Questions also arise regarding the timing of delivery on the day of discharge. CMS outlines in Section 200.3.4.2 of the Medicare Claims Processing Manual the requirement for delivery of the second IMM within two days of discharge. Guidelines allow delivery of the letter no sooner than two days before discharge and allow delivery of the follow-up IM on the day of discharge. However, this practice cannot occur routinely. When the IM is delivered on the day of discharge, the hospital must allow the patient to remain inpatient for at least four hours following delivery to provide adequate time to consider or initiate a QIO appeal request. Patients who agree with the discharge plan are not required to remain hospitalized during this period.

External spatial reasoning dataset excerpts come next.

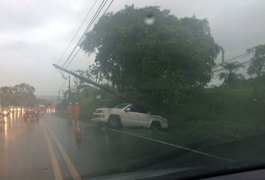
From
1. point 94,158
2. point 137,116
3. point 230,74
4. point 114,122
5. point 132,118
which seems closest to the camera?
point 94,158

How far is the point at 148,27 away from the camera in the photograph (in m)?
39.7

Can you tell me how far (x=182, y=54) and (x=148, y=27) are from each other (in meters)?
7.37

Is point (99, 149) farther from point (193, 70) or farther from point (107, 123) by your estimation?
point (193, 70)

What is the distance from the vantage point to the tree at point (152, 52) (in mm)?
32688

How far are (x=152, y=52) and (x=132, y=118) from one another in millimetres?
6179

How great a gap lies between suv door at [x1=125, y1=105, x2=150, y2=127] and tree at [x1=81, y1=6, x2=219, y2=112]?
140 inches

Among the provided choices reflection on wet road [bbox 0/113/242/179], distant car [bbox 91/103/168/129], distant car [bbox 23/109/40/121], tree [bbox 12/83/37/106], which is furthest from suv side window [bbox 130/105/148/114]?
tree [bbox 12/83/37/106]

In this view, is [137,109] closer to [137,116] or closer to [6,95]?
[137,116]

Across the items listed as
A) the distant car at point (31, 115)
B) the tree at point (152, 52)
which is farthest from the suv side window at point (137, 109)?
the distant car at point (31, 115)

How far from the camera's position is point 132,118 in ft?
93.4

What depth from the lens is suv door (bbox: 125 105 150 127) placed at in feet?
92.6

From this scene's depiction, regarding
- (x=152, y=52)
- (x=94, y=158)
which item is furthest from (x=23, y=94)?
(x=94, y=158)

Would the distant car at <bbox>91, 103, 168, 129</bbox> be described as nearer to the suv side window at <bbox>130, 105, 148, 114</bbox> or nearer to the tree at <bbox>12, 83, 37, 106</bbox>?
the suv side window at <bbox>130, 105, 148, 114</bbox>

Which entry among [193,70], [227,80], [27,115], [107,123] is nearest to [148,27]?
[193,70]
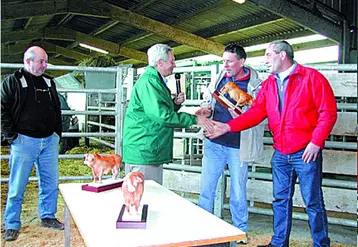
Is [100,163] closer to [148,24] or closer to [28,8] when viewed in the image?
[28,8]

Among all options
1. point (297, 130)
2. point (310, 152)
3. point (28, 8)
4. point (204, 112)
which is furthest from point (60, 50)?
point (310, 152)

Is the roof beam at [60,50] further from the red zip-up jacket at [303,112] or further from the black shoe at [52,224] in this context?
the red zip-up jacket at [303,112]

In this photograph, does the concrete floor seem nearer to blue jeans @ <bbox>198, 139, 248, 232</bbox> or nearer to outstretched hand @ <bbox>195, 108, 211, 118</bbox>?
blue jeans @ <bbox>198, 139, 248, 232</bbox>

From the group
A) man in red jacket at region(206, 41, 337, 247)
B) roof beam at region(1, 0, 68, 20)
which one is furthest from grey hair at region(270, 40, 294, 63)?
roof beam at region(1, 0, 68, 20)

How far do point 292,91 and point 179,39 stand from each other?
6.81 metres

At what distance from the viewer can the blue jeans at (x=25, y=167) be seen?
309cm

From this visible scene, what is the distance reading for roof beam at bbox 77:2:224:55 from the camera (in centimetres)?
823

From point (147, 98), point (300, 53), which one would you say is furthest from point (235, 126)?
point (300, 53)

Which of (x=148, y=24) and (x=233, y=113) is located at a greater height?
(x=148, y=24)

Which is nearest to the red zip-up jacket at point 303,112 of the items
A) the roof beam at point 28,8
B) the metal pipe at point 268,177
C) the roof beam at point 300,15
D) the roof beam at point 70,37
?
the metal pipe at point 268,177

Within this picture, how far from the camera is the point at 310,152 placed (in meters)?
2.46

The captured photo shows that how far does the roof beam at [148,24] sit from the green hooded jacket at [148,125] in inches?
245

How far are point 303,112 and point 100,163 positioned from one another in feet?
4.22

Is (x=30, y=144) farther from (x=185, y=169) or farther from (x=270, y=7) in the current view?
(x=270, y=7)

Hospitals are also prohibited from pre-scheduling delivery of follow-up IMs on certain days of the week, such as issuing all notices on Mondays, Wednesdays, and Fridays. This practice violates CMS Section 200.3.4.2 instructions requiring delivery no more than two calendar days prior to the anticipated date of discharge and may conflict with Conditions of Participation related to patient rights. If a patient receives a follow-up IM but remains hospitalized two days after delivery, an additional follow-up IM must be issued prior to the next proposed discharge date.

The IM letter outlines the patient’s ability to appeal their discharge if they feel they are being discharged too early or do not feel they have a safe discharge plan in place. A Medicare beneficiary must submit a timely request for QIO review of their discharge. When this occurs, the patient cannot be held financially responsible for any portion of their inpatient stay while the QIO is conducting its review. Financial liability may only shift to the patient after the QIO issues its determination regarding the appropriateness of discharge. The patient must be made aware that their discharge has been upheld and that they will be held financially responsible for their continued stay the following day beginning at noon. If the patient elects to remain in the hospital after the QIO denial, the hospital must notify the patient that Medicare coverage has ended and inform them of their potential financial responsibility, typically through issuance of a Hospital-Issued Notice of Noncoverage (HINN 12).

Patients do have the option to pursue a second appeal related to their discharge. Medicare coverage does not automatically continue during the second-level appeal, known as reconsideration through the Qualified Independent Contractor (QIC). Once the QIO upholds the hospital’s discharge decision in the first-level appeal, Medicare coverage for the inpatient stay ends as of the effective date determined by the QIO. The patient becomes financially responsible for the stay, as discussed above, beginning at noon the following day after their discharge appeal has been denied. Although the patient may choose to remain hospitalized while pursuing a second-level appeal, the hospital may begin holding the patient financially liable for inpatient services received after that effective date. This represents a key distinction from the first-level QIO appeal, during which Medicare continues to cover the inpatient stay and the patient cannot be held financially responsible while the review is in progress.

Understanding the regulatory requirements surrounding IM delivery is essential to ensure both patient rights and organizational compliance are maintained. While the process itself is operational in nature, failure to adhere to timing, documentation, and appeal notification requirements can result in compliance risk and financial liability for the organization. Establishing standardized workflows, delegating delivery responsibilities to appropriate support roles, and maintaining consistent documentation practices will support sustainable compliance with CMS requirements while allowing licensed case management professionals to focus on complex discharge planning and care coordination activities.